Problem details =>
Write the next part of the passage on alcohol, heart disease risk and type 2 diabetes, starting right after its final sentence.

Exercise passage =>
Risk factors for cardiovascular disease include a high body mass
index (BMI; being overweight or obese), a poor diet (including
an excessive dietary intake of animal fats and salt) and lack
of exercise, cigarette smoking, excessive alcohol consumption,
a high and unbalanced blood cholesterol concentration and a high
blood pressure, as well as genetic predisposition and certain
diseases and disorders, such as diabetes mellitus (Hunter et al.
1995, Norrish et al. 1995, Wieslisbach et al. 1997). Another recently recognized risk factor is a high concentration
of the amino acid, homocysteine, in plasma (Welsh et al. 1998).
A high level of risk factors for cardiovascular disease can mitigate
any cardioprotective effects of moderate alcohol and wine consumption.
In addition, above moderate consumption, the effects of the excessive
consumption of alcohol are additive to any other risk factors
for cardiovascular disease, increasing the risk by two to three-times
(Beilin and Puddey 1996, Puddey et al. 1998, Yusuf et al. 1998). Therefore, there are some moderate consumers of wine,
such as diabetics, whose risk of cardiovascular disease may be
increased rather than decreased.
In Australia, over 50% of men and women are overweight and 20%
are actually obese, having a BMI greater than 30 kg/m2. Blood
fat disturbance in combination with high blood pressure and type
2 diabetes often occur together in susceptible individuals, and
is referred to as the metabolic syndrome (Reaven 1993). The
blood fat disturbance relates to being overweight or obese, especially
in individuals who store their fat in the abdominal area. An excess
of toxic free fatty acids in the blood stream may cause or contribute
to the insulin sensitivity and impaired insulin function observed
with this syndrome, which generally eventually develops into type
2 diabetes. Another potential beneficial health effect of alcohol
is the improvement of insulin sensitivity, possibly by reducing
the concentration of free fatty acids in blood (Avogaro et al.
2002). In turn, the improved insulin sensitivity lowers the concentration
of insulin, glucose and triglycerides in the blood, and increases
that of HDL. Additionally, LDL particles become less dense, less
adherent and less easily oxidized. Altogether, this reduces the
risk of developing type 2 diabetes, as well as improving control
of blood glucose and reducing the risk of cardiovascular disease
in type 2 diabetics, who have a greater risk of cardiovascular
disease compared with healthy individuals (Ajani et al. 2000a,
Solomon et al. 2000). Indeed, epidemiological studies suggest
that regular and moderate alcohol consumption significantly reduces
the risk of developing type 2 diabetes (Ajani et al. 2000b, Hu
et al. 2001). The American Diabetes Association now advises that
moderate alcohol consumption by type 2 diabetics should not be
routinely discouraged (Solomon et al. 2000).

Entries supplied =>
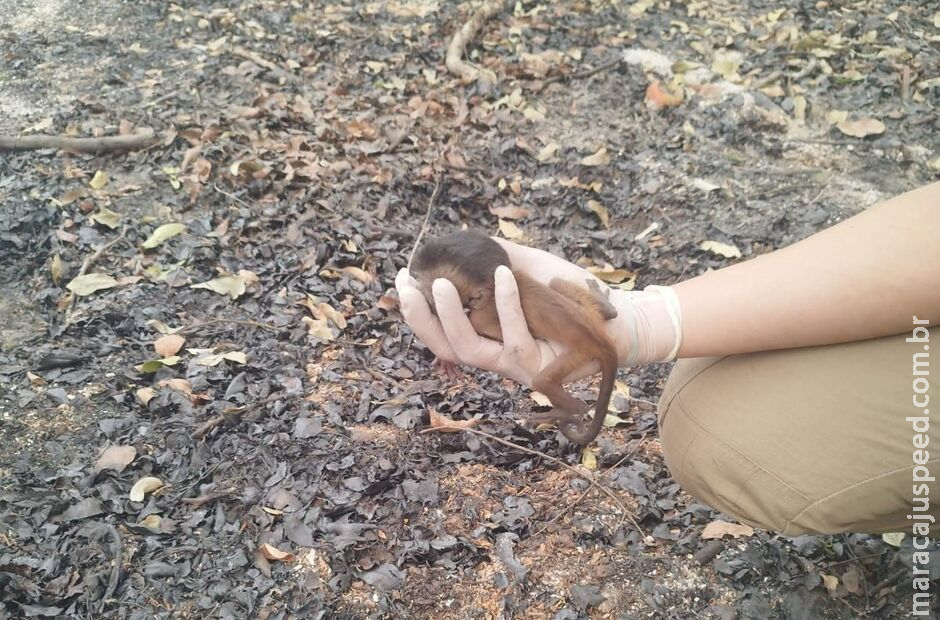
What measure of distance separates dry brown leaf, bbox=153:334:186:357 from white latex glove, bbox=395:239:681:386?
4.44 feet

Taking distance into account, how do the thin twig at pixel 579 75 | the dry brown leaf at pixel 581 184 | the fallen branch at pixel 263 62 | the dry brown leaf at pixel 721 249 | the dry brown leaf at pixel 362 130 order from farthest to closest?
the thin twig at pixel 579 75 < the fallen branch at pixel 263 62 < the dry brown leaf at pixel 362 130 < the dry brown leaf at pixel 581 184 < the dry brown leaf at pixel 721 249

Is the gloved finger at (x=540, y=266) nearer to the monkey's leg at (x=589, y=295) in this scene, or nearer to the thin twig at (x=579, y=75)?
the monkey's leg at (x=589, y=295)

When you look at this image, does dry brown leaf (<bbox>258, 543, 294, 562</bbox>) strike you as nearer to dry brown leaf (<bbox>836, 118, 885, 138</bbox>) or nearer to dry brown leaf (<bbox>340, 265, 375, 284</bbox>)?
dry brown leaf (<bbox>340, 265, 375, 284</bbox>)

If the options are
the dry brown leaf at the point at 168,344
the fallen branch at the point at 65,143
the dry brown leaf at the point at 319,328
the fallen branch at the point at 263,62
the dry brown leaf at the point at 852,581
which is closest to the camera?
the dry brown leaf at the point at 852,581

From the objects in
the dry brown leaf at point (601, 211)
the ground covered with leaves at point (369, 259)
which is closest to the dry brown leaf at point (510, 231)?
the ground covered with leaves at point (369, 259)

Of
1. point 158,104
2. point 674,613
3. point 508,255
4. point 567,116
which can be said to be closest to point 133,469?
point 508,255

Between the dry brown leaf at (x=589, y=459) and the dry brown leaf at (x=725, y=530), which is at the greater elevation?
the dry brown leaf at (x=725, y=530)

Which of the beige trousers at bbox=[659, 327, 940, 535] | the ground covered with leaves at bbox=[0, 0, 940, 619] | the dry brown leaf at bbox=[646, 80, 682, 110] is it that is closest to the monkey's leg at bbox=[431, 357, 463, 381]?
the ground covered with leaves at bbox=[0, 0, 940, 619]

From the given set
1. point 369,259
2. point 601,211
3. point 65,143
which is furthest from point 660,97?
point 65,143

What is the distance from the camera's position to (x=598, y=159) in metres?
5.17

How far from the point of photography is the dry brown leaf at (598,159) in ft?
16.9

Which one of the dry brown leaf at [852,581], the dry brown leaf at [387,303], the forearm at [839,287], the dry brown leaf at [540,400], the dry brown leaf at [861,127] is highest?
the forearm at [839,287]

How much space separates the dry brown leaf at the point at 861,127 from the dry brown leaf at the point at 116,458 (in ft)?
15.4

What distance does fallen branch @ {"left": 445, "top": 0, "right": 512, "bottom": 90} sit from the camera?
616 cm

Exercise response =>
The American Heart Association recommends that the concentration
of homocysteine in plasma should be maintained below 10 mmol/L.
Homocysteine is closely linked to the metabolism of the essential
amino acid, methionine. It has a direct toxic effect on the lining
of blood vessels that alters their function (Bellamy et al. 1998)
and leads to key early steps in the atherogenic process. Three
micronutrients are important cofactors in homocysteine metabolism.
Folate and vitamin B12 are cofactors for the methylation of homocysteine
to methionine, and vitamin B6 is involved in its breakdown. Deficiency
of any of these micronutrients leads to a higher concentration
of homocysteine and increased risk. It has recently been proposed
that the presence of folate and vitamin B6 in beer may lead to
a beverage-specific advantage through lowering of homocysteine
concentration (van der Gaag et al. 2000). While high or abusive
alcohol consumption is associated with an increased plasma concentration
of homocysteine (Cravo et al. 1996, Bleich et al. 2001), but the
effect of low to moderate consumption on the concentration of
homocysteine has been inconsistent (Ayaori et al. 2000, Cuevas
et al. 2000).
The severely obese (BMI >35 kg/m2) are at increased risk of type
2 diabetes, cardiovascular morbidity and mortality. In a study
of 486 severely obese subjects, their pattern of alcohol consumption
was monitored and their risk of cardiovascular disease determined.
Alcohol consumers showed a marked reduction in the prevalence
of type 2 diabetes compared with non-consumers. A U-shaped relationship
was observed between both the amount and frequency of alcohol
consumption and the plasma concentration of fasting triglyceride,
fasting glucose, glycosylated haemoglobin A1c and insulin measurements.
In this group, comprising predominantly women consumers of less
than 100 g/week had more favorable insulin measures, with insulin
sensitivity best in those consuming 20 to 100 g of alcohol/week,
that is, 2 to 10 standard drinks/week, which is considered to
be light alcohol consumption. Of the alcohol consumers, 165 nominated
wine and 111 spirits or beer as the alcoholic beverage most frequently
drunk. Wine consumers had a significantly lower fasting insulin
level and improved insulin sensitivity.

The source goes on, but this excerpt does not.